A Secretaria de Estado de Saúde do Acre (Sesacre) e a Fundação Hospitalar Governador Flaviano Melo (Fundhacre) realizaram uma visita técnica à Fundação Oswaldo Cruz (Fiocruz), no Rio de Janeiro, com o objetivo de fortalecer a capacidade de diagnóstico da rede pública e ampliar o acesso da população a tecnologias avançadas para doenças negligenciadas. A comitiva, composta pela chefe da Divisão de Organização e Apoio Diagnóstico da Sesacre, Nair Ferreira, e pelo chefe do Complexo Laboratorial da Fundhacre, Ângelo Gabriel, reuniu-se com pesquisadores e gestores da Fiocruz para discutir novas estratégias de vigilância laboratorial e expansão de exames especializados.
Durante a programação, a equipe apresentou os resultados da cooperação já existente e propôs o alinhamento de novas ações. Segundo Nair Ferreira, a visita representa uma oportunidade para consolidar o trabalho no Acre e incorporar novas metodologias. “Mais do que conhecer experiências exitosas, esta visita fortalece uma parceria construída com base na cooperação técnica e na troca permanente de conhecimento.
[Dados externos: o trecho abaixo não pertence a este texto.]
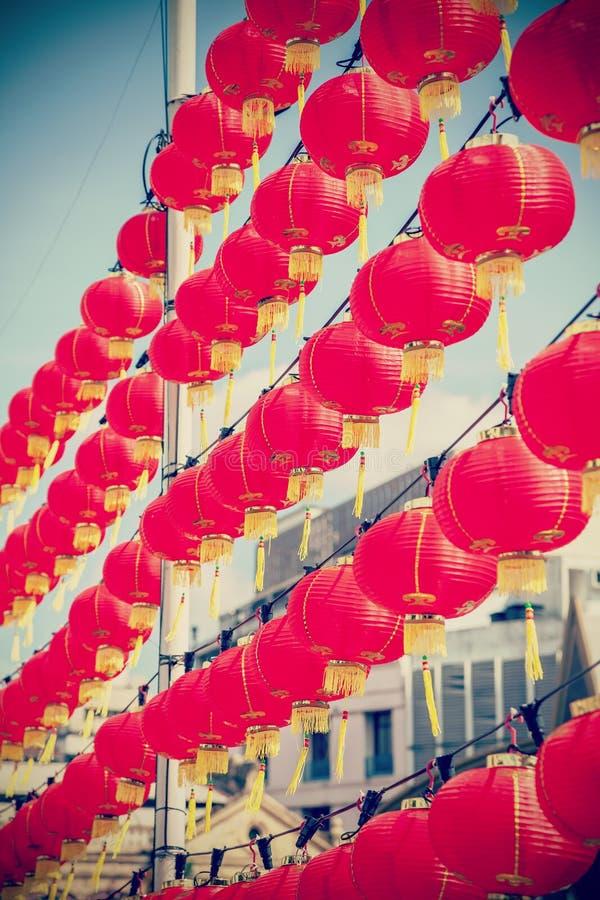 Retro lanterne di carta rosse cinesi filtrate contro cielo blu immagine stock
Tivemos a oportunidade de discutir novas estratégias, conhecer tecnologias já consolidadas e identificar caminhos para ampliar o acesso da população acreana a diagnósticos cada vez mais precisos e oportunos”, destacou.
A visita incluiu ainda o Laboratório de Leishmanioses, onde a equipe foi recebida pela pesquisadora Dra. Eliza, responsável pela implantação do diagnóstico molecular por PCR para leishmaniose na Fundhacre, em parceria com o Laboratório Charles Mérieux. A tecnologia, implementada em março deste ano com capacitação da Fiocruz Rondônia, permite diagnósticos mais rápidos e precisos. Ângelo Gabriel ressaltou a importância do intercâmbio: “Conhecer de perto os protocolos utilizados pela Fiocruz e compartilhar experiências com profissionais que são referência nacional amplia nossa visão sobre o futuro da rede laboratorial do Acre. Esse intercâmbio fortalece nossas equipes, aperfeiçoa nossos processos e nos prepara para ampliar a oferta de diagnósticos mais rápidos, seguros e precisos”.
No Laboratório de Hanseníase, coordenado pela Dra. Roberta Olmo, a comitiva debateu estratégias para fortalecer o diagnóstico da doença, especialmente pela investigação de contatos de pacientes e integração de exames como baciloscopia e biologia molecular. A abordagem visa a detecção precoce e a interrupção da transmissão. A agenda foi organizada pelo pesquisador Dr. Paulo Sérgio D’Andrea, que articulou a programação para promover intercâmbio científico. A missão reafirmou o potencial do Acre no enfrentamento de doenças tropicais negligenciadas, aproximando ciência e assistência por meio da parceria com a Fiocruz.